Soft tissue, partial bony, full bony — the depth language
Patients also encounter another set of terms that describe what is covering the tooth. Soft tissue impaction means the tooth has emerged through the bone but is still partly covered by gum tissue. Partial bony impaction means part of the crown is still covered by bone in addition to the gum. Full bony impaction means the entire tooth is still encased in bone, with no communication into the oral cavity. The deeper the bone coverage, the longer the surgery and the higher the surgical fee in most American practices. Full bony impactions are billed at the top of the scale and take the longest to remove.
Read also
If your impacted third molars are still in at forty-plus, the classification still matters but the surgery changes meaningfully — denser bone, mature roots, longer recovery. The companion piece on why the same procedure becomes a different operation later in life.
Why the classifications matter for the consent conversation
The reason a thoughtful patient should understand these systems is not to second-guess the surgeon's classification, but to recognise which procedures genuinely warrant the higher tier of preparation and which can be handled at a more routine level. A vertical, Class I, Position A soft-tissue impaction in a healthy young adult is a brief, low-risk procedure that most general dentists with surgical training can manage well.

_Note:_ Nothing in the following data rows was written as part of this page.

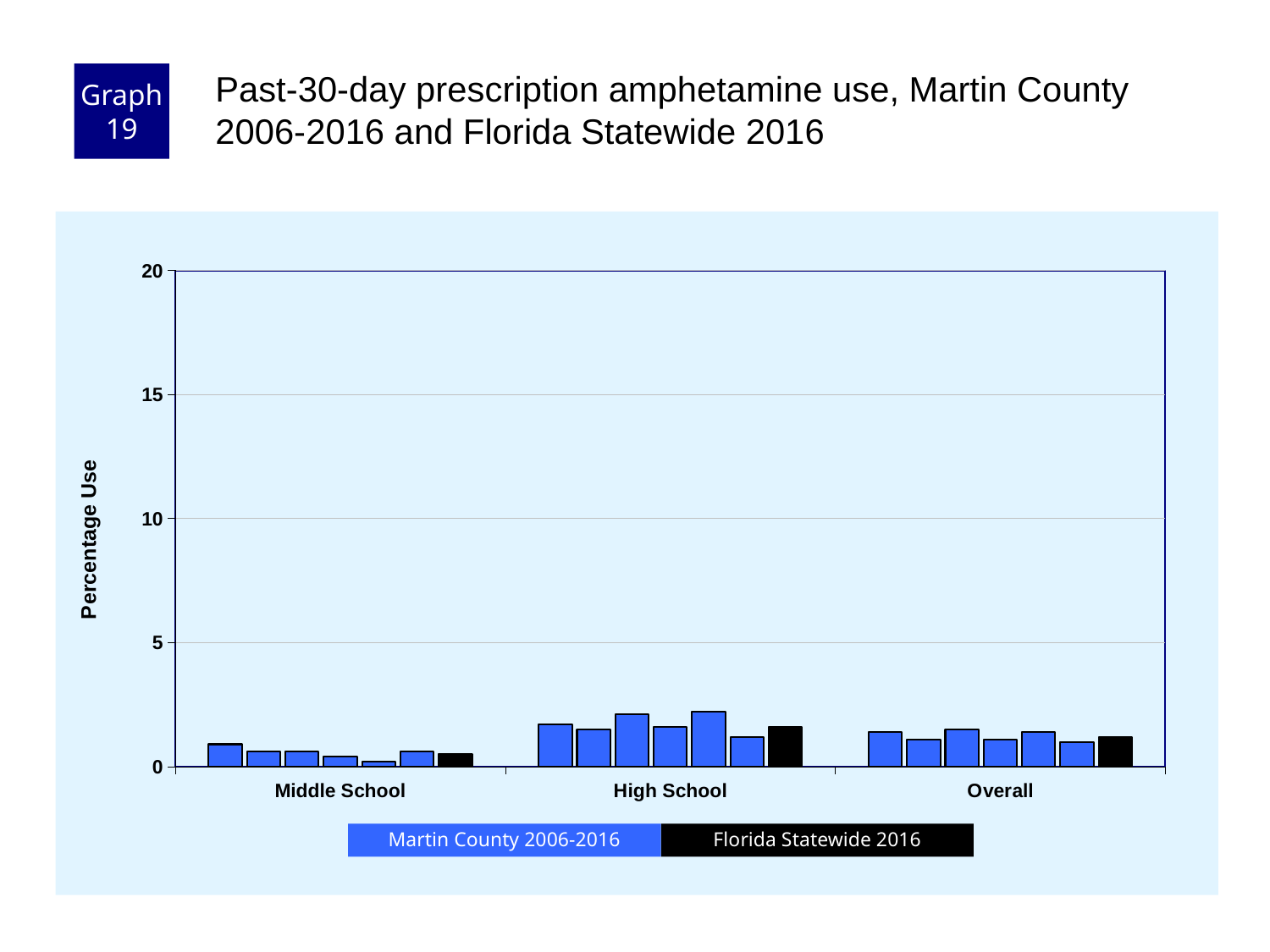
What is the label of the y axis? Percentage Use How many series does the legend list? 2 Which category has the tallest bars overall? High School Is the Florida Statewide 2016 value for Middle School greater or less than 5? less Is the Florida Statewide 2016 value larger for Overall or for Middle School? Overall Which series is shown in black in the legend? Florida Statewide 2016 Is the Florida Statewide 2016 value for High School greater or less than 5? less Which category has the shortest bars overall? Middle School What kind of chart is shown on the slide? bar chart Is the Florida Statewide 2016 value for Overall greater or less than 10? less How many categories are shown on the x axis? 3 Is the Florida Statewide 2016 value larger for High School or for Middle School? High School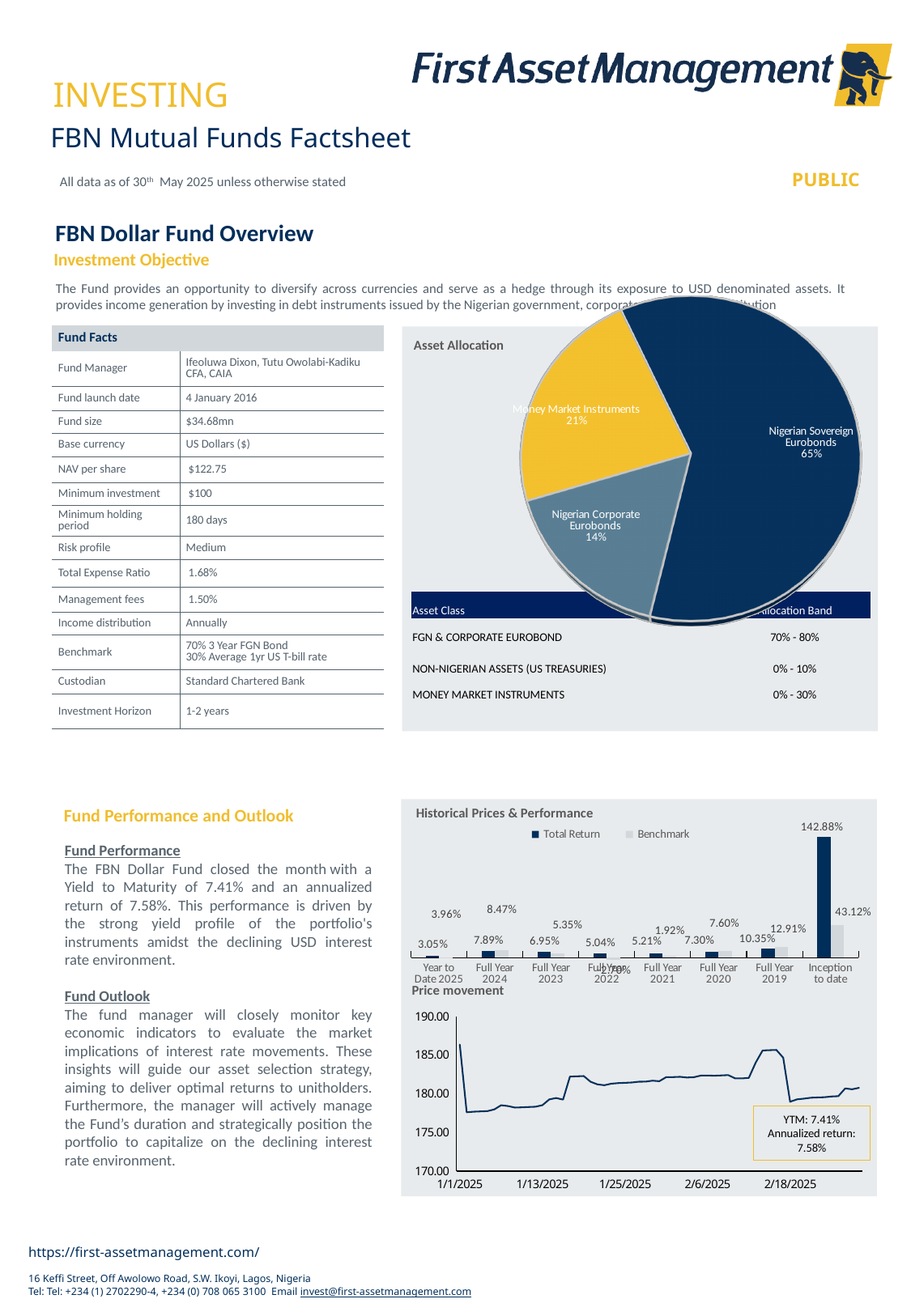
What kind of chart is the Price movement chart? Line chart How many slices does the Asset Allocation pie chart have? 3 In the Historical Prices & Performance chart, how many series does the legend list? 2 In the Historical Prices & Performance chart, what is the Benchmark value for Full Year 2019? 12.91% In the Asset Allocation pie chart, what share of the fund is in Nigerian Sovereign Eurobonds? 65% In the Historical Prices & Performance chart, what is the difference between Total Return and Benchmark for Inception to date? 99.76% In the Price movement chart, is the value at 1/1/2025 greater or less than 180.00? greater In the Historical Prices & Performance chart, which is larger for Full Year 2023, Total Return or Benchmark? Total Return In the Asset Allocation pie chart, what share is Money Market Instruments? 21% In the Asset Allocation pie chart, which asset class has the smallest slice? Nigerian Corporate Eurobonds In the Historical Prices & Performance chart, what is the Total Return for Full Year 2024? 7.89% In the Historical Prices & Performance chart, what is the Total Return for Inception to date? 142.88%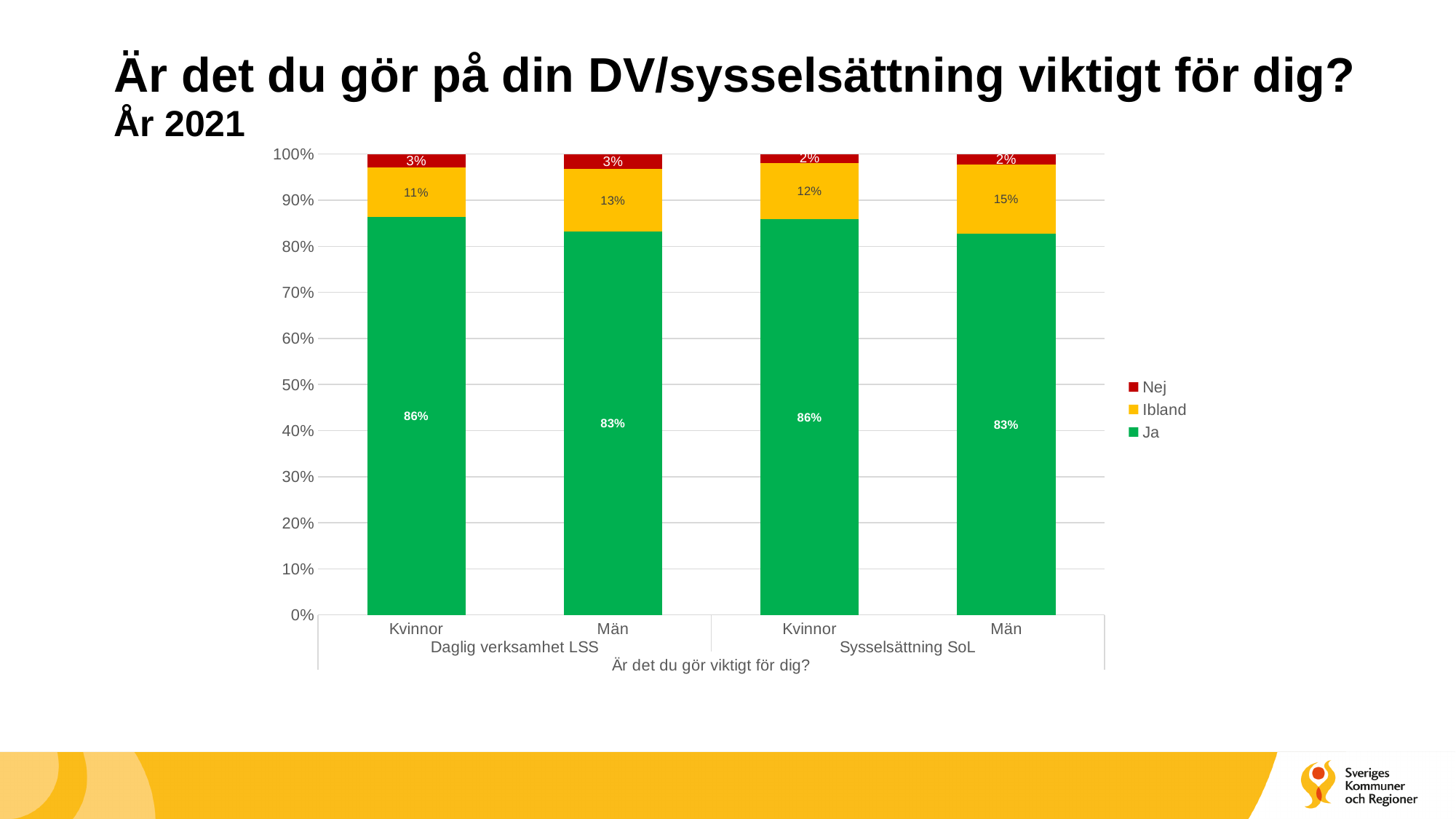
What is the 'Ja' value for Kvinnor in Daglig verksamhet LSS? 86% What kind of chart is shown on the slide? Stacked bar chart How many bars are plotted in the chart? 4 Which group has the lowest 'Ibland' value? Kvinnor, Daglig verksamhet LSS What is the difference between the 'Ibland' values for Män and Kvinnor in Daglig verksamhet LSS? 2% Which group has the highest 'Ibland' value? Män, Sysselsättning SoL What is the 'Ibland' value for Män in Sysselsättning SoL? 15% Which legend entry is shown in green? Ja What is the 'Ibland' value for Kvinnor in Sysselsättning SoL? 12% Is the 'Ja' value for Kvinnor in Daglig verksamhet LSS larger or smaller than the 'Ja' value for Män in Daglig verksamhet LSS? larger How many series does the legend list? 3 What is the 'Nej' value for Män in Daglig verksamhet LSS? 3%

A horizontal, Class III, Position C full-bony impaction in a forty-five-year-old, with roots that imaging shows running near the inferior alveolar nerve, is a fundamentally different operation that benefits significantly from an oral and maxillofacial surgeon who does cases at this difficulty level routinely.
The corresponding investigations differ as well. For straightforward impactions, a panoramic X-ray is usually sufficient pre-operative imaging. For deeper or more anatomically complex impactions — particularly any case where the panoramic suggests the third molar roots may be in contact with the inferior alveolar nerve canal — a cone-beam CT scan should be ordered. The CBCT shows the three-dimensional relationship between the roots and the nerve in a way that flat radiographs cannot, and it allows the surgeon to plan the osteotomy and the order of root sectioning before touching tissue. Asking, before surgery, whether the imaging plan is appropriate for the classification of the impaction is a reasonable question.